[指示 1]
CSRについての抜粋文から、「やっぱり行動しなくちゃいけません。」から「自分に課してあるキーワードが3つがあります。」までの範囲を一字一句違えずに出力してください。
[指示 2]
CSRについての抜粋文の最後の文の後から、その続きを引き継いで書いてください。

[抜粋テキスト]
宮古島から始まるスローな革命

宮古島発スローライフのお役立ち情報

CSRの真髄(11)

2005-01-31 23:50:50 | 宮古島


木内孝氏の言(抜粋)

[倹約・健康・謙虚]

「節約」からどういう行動をするか。
やっぱり行動しなくちゃいけません。
もっとも大切なことは行動すること。
もう議論している場合ではない。

行動の目標は、
人も羨むようなきれいな暮らしやすい生活の国をつくることです。
そして何かものごとをやるときには、
これは環境にいいかな、悪いかなということを
まず考えてから手を打つということにしたいと思います。

私は、昭和10年生れの67才です。
自分に課してあるキーワードが3つがあります。

まず倹約。次は健康。それから謙虚。

この倹約で健康で謙虚であるという「3ケン」を
自分に課しているキーワードにしています。

[記録データ]

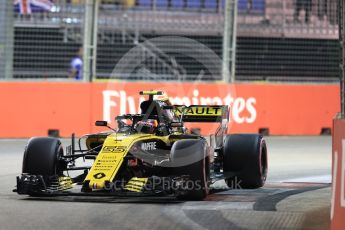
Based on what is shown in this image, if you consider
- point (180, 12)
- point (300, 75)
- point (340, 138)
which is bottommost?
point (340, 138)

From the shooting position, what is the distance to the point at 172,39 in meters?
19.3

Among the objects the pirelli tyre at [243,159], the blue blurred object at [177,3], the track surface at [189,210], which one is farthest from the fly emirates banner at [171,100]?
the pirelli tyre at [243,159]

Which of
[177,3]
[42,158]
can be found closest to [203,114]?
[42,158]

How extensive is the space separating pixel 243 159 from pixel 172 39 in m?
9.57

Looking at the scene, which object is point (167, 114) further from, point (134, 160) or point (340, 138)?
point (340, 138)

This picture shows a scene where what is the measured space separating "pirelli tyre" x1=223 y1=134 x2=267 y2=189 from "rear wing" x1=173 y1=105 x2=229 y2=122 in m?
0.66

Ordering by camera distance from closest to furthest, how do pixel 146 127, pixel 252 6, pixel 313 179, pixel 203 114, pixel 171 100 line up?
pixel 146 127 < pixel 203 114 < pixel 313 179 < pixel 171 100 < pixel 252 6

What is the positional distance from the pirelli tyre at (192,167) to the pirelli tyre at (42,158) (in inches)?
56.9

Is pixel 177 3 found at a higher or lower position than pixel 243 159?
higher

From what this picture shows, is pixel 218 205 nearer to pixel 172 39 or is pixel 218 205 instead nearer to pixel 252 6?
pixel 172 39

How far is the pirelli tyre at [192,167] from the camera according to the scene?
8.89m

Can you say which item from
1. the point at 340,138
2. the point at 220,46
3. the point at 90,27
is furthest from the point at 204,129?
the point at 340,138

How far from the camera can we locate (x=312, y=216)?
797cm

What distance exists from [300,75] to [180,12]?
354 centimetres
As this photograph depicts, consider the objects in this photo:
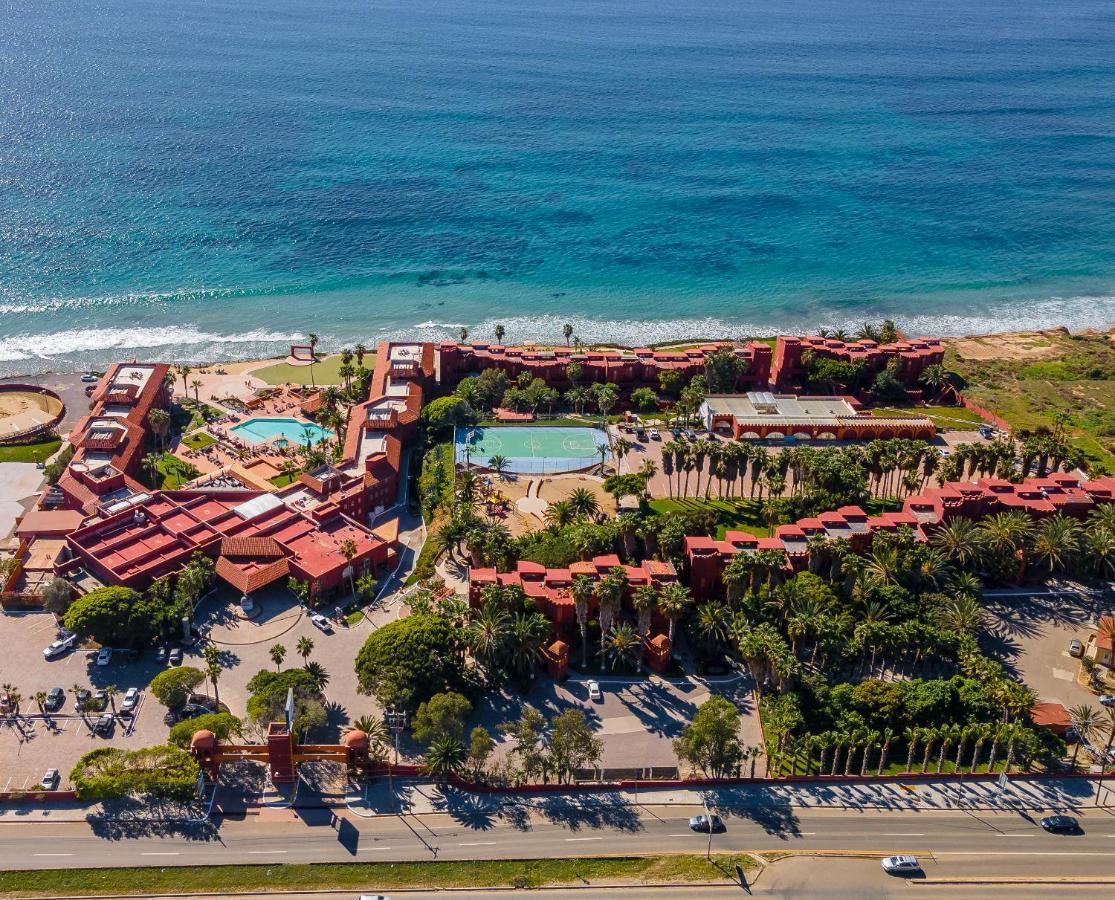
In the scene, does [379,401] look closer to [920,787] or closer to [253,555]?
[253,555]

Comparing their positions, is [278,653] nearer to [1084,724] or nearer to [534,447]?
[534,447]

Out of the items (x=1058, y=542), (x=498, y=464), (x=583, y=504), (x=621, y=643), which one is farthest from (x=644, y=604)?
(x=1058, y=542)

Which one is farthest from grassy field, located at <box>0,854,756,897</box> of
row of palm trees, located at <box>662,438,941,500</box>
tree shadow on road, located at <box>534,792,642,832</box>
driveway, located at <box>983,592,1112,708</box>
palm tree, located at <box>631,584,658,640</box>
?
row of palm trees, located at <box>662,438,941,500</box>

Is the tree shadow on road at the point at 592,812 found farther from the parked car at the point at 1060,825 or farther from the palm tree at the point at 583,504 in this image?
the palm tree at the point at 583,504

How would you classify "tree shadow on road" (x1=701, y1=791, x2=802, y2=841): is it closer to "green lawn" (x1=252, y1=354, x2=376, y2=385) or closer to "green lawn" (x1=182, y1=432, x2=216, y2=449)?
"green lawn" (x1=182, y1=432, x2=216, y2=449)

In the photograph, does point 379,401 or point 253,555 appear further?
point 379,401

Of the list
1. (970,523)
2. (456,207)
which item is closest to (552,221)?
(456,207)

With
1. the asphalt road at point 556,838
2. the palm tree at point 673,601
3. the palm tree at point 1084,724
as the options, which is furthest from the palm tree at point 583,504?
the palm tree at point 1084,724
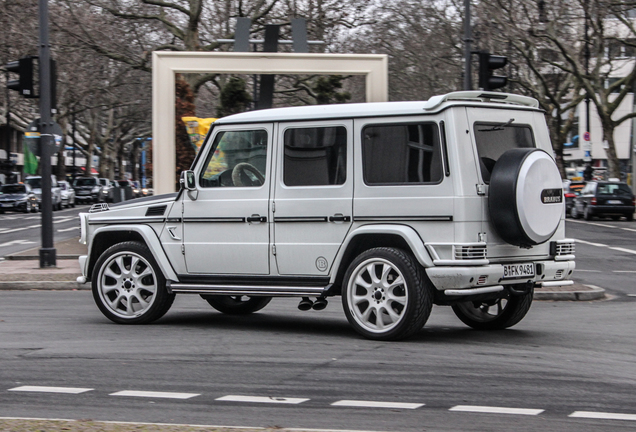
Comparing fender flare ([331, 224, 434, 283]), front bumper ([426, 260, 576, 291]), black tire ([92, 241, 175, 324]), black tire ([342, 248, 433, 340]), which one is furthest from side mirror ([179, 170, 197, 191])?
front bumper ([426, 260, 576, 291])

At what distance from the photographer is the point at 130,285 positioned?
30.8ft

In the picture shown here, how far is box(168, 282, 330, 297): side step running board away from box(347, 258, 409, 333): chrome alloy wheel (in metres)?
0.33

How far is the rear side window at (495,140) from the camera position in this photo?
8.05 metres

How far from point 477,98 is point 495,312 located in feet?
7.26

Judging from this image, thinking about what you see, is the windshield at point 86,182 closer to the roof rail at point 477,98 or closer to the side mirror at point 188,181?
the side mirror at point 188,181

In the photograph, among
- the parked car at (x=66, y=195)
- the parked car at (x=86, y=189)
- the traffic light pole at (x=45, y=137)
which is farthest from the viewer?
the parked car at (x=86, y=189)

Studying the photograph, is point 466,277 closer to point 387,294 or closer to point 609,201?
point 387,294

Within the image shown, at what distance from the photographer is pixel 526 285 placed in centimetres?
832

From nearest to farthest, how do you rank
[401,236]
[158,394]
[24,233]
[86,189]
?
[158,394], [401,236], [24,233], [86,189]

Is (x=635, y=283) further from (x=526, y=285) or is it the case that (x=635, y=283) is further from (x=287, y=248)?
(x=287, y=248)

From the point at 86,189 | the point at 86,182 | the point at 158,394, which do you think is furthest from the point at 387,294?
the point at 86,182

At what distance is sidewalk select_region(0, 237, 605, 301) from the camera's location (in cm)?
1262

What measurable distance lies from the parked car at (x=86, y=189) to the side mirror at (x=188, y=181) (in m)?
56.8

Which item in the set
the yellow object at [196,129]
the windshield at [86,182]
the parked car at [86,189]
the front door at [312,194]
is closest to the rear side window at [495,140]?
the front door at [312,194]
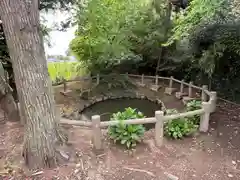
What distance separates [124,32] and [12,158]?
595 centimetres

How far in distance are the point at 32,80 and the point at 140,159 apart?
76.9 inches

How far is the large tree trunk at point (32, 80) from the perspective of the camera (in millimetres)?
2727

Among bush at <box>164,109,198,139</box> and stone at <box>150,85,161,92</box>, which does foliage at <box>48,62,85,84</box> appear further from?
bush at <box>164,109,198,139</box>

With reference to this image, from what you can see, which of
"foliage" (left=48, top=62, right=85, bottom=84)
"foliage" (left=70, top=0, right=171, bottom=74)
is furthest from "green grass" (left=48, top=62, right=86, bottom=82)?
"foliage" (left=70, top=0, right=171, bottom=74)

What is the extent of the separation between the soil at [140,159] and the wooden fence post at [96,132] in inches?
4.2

--

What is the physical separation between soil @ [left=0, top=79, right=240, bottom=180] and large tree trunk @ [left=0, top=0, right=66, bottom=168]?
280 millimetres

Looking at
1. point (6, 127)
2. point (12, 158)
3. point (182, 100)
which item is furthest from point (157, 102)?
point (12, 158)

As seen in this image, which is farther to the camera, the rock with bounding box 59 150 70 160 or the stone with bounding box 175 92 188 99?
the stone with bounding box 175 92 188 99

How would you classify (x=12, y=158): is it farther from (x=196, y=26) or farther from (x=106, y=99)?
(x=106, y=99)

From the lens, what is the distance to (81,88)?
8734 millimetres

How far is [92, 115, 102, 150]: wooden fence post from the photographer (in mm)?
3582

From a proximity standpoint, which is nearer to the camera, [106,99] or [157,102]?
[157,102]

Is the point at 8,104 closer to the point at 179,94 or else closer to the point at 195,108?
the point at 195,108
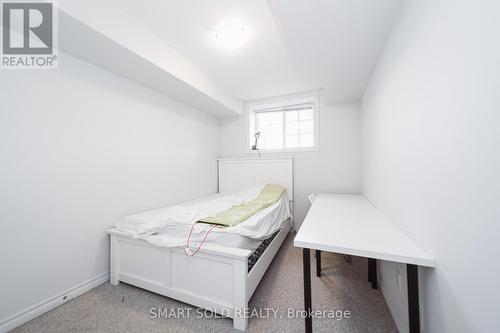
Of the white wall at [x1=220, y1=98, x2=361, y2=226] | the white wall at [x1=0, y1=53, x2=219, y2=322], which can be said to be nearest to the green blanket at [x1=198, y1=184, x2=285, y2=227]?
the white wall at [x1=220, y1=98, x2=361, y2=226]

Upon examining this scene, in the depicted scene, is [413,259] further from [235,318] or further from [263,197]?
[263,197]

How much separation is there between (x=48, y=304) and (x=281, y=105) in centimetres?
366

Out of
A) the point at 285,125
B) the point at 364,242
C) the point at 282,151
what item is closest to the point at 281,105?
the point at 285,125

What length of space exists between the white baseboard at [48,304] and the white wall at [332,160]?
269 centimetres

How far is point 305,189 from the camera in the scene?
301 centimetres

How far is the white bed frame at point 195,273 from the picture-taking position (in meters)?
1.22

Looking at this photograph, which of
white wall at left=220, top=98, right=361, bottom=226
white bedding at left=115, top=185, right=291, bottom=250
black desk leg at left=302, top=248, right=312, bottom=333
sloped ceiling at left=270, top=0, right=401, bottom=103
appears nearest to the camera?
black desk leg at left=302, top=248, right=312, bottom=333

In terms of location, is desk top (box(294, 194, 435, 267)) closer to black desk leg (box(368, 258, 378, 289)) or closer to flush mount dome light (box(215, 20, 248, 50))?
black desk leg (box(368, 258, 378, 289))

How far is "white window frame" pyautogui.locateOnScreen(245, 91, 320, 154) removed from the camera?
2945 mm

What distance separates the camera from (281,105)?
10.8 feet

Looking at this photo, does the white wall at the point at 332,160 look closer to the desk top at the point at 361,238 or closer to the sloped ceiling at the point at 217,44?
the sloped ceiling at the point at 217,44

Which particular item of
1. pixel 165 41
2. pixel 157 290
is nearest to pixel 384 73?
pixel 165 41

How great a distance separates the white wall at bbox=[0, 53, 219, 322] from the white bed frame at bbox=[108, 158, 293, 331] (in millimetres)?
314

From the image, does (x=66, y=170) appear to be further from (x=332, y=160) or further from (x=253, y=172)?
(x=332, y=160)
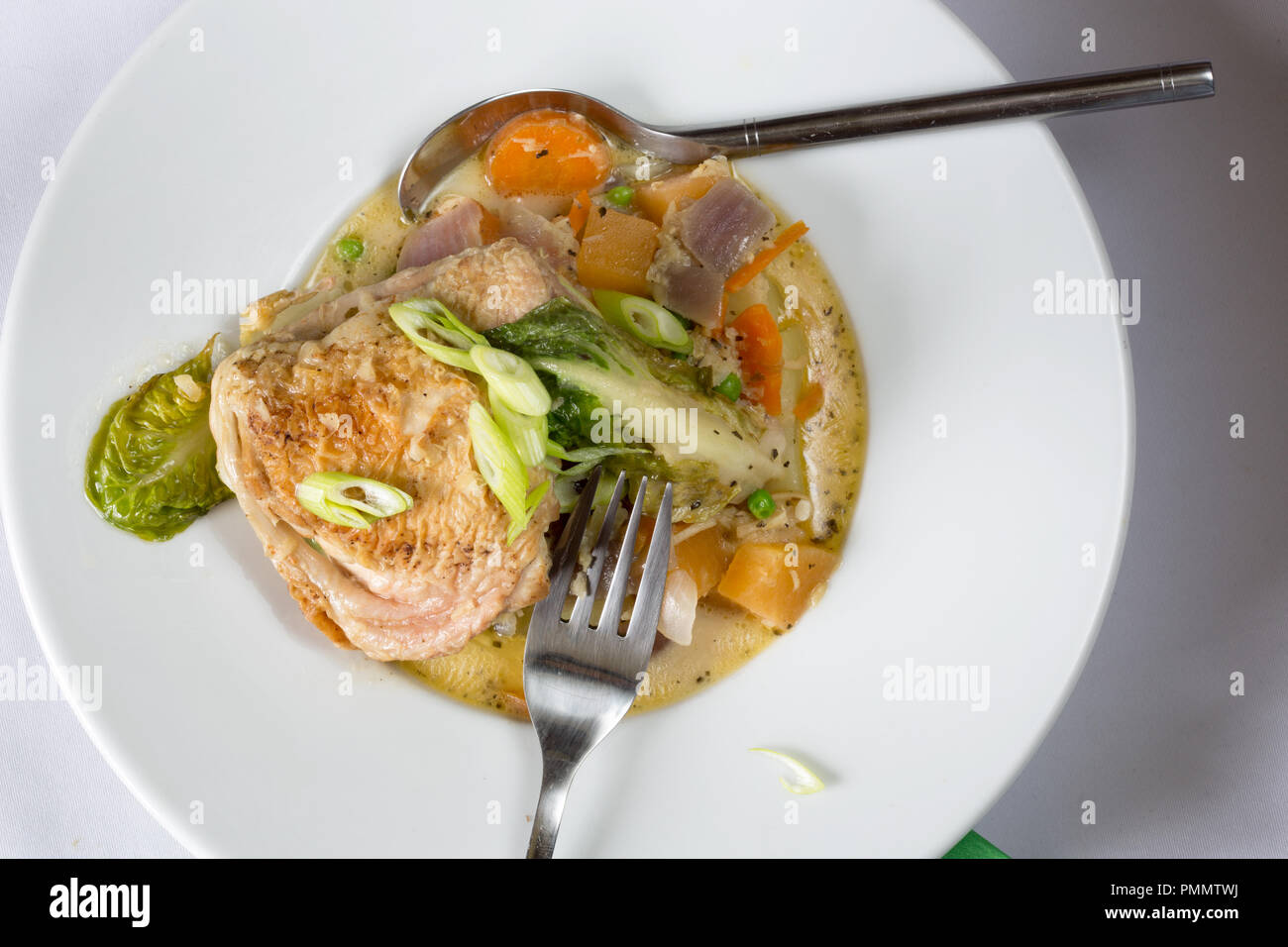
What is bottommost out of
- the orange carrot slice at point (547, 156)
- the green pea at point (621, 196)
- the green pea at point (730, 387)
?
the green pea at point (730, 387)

[解答 1]
やっぱり行動しなくちゃいけません。
もっとも大切なことは行動すること。
もう議論している場合ではない。

行動の目標は、
人も羨むようなきれいな暮らしやすい生活の国をつくることです。
そして何かものごとをやるときには、
これは環境にいいかな、悪いかなということを
まず考えてから手を打つということにしたいと思います。

私は、昭和10年生れの67才です。
自分に課してあるキーワードが3つがあります。

[解答 2]
それからいつでも思い出すのは、
私の小学校の校訓、正直・親切・勤勉です。

正直・親切・勤勉。
これは森村市左衛門さんがおっしゃったことです。

60年ぐらいたちましたが、
いまだにその校訓が書いてある文鎮をちゃんと
持っていて自分の机の上に置いてあります。

ところが企業ではなんと言うか。
大抵は正直であれとは言う。
勤勉、ハードワークであれとも言う。

しかし、だれも親切なんて言わない。
技術が鍵だとか、技術を社訓に入れます。
そうすると、正直・勤勉・技術、
それと正直・親切・勤勉、この差は親切と技術ですね。

じゃあ、親切と技術のどっちが大事か。
それは技術が大事じゃないとは言いませんが、
今の日本に必要なのは断然親切心です。

人に対して、動物に対して、植物に対して、地球に対して。
親切心がこれほどなくなっちゃった日本、
これを何とかしなくちゃいけないというのが私の持っている問題意識です。

ということで長々と1時間半ぐらいお話ししたんだけれども、
あと30分ございますので、
皆様のご批判、コメント、それから皆様のお考えを
聞かせていただいて次の運動の糧にしたいと思いますので、
よろしくお願いします。どうもご清聴ありがとうございました。

CSRの真髄(10)

2005-01-30 21:03:52 | 宮古島


木内孝氏の言(抜粋)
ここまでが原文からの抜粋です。